Furthermore, the proximity switch 43 may be a rimming switch, and in this case also the same effects as in the above embodiment can be obtained.

(Effects of the Invention) According to the present invention, a plurality of columns are provided which are supported by one barge so as to be movable up and down and extend toward the bottom of the water, and each of the columns has a structure at the lower end thereof which is rotatable about a horizontal axis. Since a bias stage is provided that supports the wheels and urges the support column to move toward the bottom of the water, all the wheels can be pressed 17 to the bottom of the water at all times. Therefore, compared to the conventional method in which multiple columns are operated to walk and the barge is supported by some of the plurality of columns, the load from the barge is transferred to each column or column. This can be shared by the wheels, thus reducing their strength. Moreover, since all wheels act on the movement of the barge, the driving force required for one wheel can be reduced. Therefore, it is possible to prevent the number of moving devices for one ship from becoming too large.
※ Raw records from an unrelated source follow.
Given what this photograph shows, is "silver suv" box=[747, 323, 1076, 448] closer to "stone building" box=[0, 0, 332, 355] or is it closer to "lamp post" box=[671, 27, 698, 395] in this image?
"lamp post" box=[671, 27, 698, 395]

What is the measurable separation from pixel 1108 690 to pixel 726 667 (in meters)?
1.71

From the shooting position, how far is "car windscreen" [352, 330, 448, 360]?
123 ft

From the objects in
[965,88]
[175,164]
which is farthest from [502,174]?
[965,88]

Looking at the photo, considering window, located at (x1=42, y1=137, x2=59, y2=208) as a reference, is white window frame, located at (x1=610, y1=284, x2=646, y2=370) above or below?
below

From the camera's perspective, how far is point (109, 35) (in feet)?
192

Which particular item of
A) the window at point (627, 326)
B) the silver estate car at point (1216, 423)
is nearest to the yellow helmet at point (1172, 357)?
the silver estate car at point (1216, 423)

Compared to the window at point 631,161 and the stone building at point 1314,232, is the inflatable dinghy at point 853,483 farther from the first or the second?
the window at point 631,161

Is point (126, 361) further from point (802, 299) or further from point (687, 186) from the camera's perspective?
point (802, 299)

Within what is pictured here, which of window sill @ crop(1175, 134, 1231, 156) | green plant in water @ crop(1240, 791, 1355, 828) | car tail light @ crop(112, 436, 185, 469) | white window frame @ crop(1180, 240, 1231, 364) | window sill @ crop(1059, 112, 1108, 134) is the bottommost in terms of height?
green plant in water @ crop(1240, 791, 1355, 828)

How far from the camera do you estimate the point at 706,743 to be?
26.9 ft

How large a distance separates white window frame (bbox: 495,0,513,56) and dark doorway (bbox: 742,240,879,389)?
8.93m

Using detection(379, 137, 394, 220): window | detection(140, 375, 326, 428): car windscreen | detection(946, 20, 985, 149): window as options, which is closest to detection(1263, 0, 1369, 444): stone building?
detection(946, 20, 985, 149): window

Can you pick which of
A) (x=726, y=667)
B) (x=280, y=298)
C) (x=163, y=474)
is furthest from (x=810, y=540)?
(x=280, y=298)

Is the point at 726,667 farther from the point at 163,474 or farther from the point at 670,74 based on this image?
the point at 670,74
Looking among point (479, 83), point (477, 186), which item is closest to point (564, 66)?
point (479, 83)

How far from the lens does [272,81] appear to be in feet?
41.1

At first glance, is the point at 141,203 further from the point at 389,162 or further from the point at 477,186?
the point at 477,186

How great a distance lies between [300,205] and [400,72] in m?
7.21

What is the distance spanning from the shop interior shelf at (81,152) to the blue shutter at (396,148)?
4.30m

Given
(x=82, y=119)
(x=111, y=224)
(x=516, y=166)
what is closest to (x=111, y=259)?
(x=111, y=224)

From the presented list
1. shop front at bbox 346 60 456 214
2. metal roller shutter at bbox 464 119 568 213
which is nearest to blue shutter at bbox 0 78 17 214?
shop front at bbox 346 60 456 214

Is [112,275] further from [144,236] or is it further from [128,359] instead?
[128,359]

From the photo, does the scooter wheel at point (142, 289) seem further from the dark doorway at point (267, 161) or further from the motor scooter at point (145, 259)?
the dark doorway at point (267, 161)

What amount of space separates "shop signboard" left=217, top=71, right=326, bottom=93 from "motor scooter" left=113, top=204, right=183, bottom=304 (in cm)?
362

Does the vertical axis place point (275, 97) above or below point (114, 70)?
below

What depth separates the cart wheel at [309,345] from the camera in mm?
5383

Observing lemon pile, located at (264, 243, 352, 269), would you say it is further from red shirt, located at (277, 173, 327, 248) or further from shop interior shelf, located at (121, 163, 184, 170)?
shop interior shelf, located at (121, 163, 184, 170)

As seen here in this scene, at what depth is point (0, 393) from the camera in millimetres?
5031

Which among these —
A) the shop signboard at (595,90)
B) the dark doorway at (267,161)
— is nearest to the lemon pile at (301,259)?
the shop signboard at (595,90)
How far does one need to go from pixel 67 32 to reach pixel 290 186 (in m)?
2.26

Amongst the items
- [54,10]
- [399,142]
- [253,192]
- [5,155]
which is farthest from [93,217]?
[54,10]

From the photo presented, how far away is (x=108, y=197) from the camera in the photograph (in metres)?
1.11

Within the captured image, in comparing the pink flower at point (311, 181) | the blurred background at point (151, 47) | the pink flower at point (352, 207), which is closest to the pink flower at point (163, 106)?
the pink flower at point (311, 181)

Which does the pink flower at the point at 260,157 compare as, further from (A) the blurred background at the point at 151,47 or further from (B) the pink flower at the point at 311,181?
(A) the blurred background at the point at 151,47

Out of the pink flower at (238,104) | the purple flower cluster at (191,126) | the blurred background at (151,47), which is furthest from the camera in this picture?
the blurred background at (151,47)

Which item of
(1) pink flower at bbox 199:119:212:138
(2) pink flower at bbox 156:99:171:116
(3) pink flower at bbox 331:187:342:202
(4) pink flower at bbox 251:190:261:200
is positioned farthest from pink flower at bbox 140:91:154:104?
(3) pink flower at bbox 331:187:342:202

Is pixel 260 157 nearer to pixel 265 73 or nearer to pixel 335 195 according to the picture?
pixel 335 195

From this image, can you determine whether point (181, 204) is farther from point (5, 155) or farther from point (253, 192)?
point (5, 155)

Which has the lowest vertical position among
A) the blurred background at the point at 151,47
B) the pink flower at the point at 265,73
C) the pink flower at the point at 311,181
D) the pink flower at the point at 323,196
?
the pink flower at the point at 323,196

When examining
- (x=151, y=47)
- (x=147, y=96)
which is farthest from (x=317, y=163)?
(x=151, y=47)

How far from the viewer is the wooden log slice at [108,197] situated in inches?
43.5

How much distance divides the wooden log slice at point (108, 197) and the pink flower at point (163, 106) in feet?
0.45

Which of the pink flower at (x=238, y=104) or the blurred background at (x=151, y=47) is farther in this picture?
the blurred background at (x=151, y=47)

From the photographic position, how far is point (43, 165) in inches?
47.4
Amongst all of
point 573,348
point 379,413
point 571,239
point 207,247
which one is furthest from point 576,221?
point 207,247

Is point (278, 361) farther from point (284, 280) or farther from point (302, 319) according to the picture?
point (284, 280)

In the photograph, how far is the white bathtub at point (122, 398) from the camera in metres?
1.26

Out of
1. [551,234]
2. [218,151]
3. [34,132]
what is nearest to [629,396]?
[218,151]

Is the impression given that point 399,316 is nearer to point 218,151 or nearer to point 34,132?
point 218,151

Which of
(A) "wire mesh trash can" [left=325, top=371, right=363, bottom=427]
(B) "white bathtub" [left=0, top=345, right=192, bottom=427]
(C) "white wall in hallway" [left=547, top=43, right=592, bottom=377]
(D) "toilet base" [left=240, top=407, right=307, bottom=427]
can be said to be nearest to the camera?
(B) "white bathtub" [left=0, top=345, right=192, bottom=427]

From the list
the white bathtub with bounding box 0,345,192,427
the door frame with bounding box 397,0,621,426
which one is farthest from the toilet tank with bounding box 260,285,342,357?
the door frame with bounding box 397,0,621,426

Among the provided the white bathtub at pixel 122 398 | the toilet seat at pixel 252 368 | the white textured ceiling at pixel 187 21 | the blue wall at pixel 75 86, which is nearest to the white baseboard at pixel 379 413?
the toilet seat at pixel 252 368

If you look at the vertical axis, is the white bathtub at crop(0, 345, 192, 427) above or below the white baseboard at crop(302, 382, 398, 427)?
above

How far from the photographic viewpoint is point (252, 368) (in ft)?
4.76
Moreover, in the case of item 1-, since the strut is biased toward the water bottom, the wheels can be pressed against the water bottom while maintaining a certain pressure. Therefore, the barge can be moved reliably.

Furthermore, since the prop is always urged toward the bottom of the water by hydraulic means, even if there are irregularities on the bottom of the water, the wheels will move up and down to follow them.

For this reason, the barge is always moved evenly without being affected by the shape of the underwater ground. Therefore, it is possible to prevent the barge from rocking during movement, ensuring smooth movement. .

[Brief explanation of drawings]

The figures show an embodiment of the present invention; FIG. 1 is a partially enlarged sectional view of FIG. 3, FIG. 2 is an overall plan view of the dredger, FIG. 3 is an overall side view of the dredger, and FIG. Partially enlarged plan view of the figure.
Figure 5 is a side view taken along the line V-V in Figure 4, and Figures 6 to 9.
The figure is a diagram showing the relationship between the moving direction of this dredger and the orientation of the swivel base. 2. Battle barge, 11.. Movement device, 13. Fist/support stand, 14.
・Hydraulic means (biasing means), 15th column, 16. Wheels, 1811. Hydraulic motor (drive device). Figure 6 Fr ”81 Figure 7

Claims (1)

[Claims] 1. A plurality of columns are provided that are supported by the barge in a vertically movable manner and extend toward the bottom of the water, and each of the columns supports a wheel rotatable about a horizontal axis at the lower end of the column.
A barge moving device, further comprising a biasing means for biasing the support column to move toward the bottom of the water.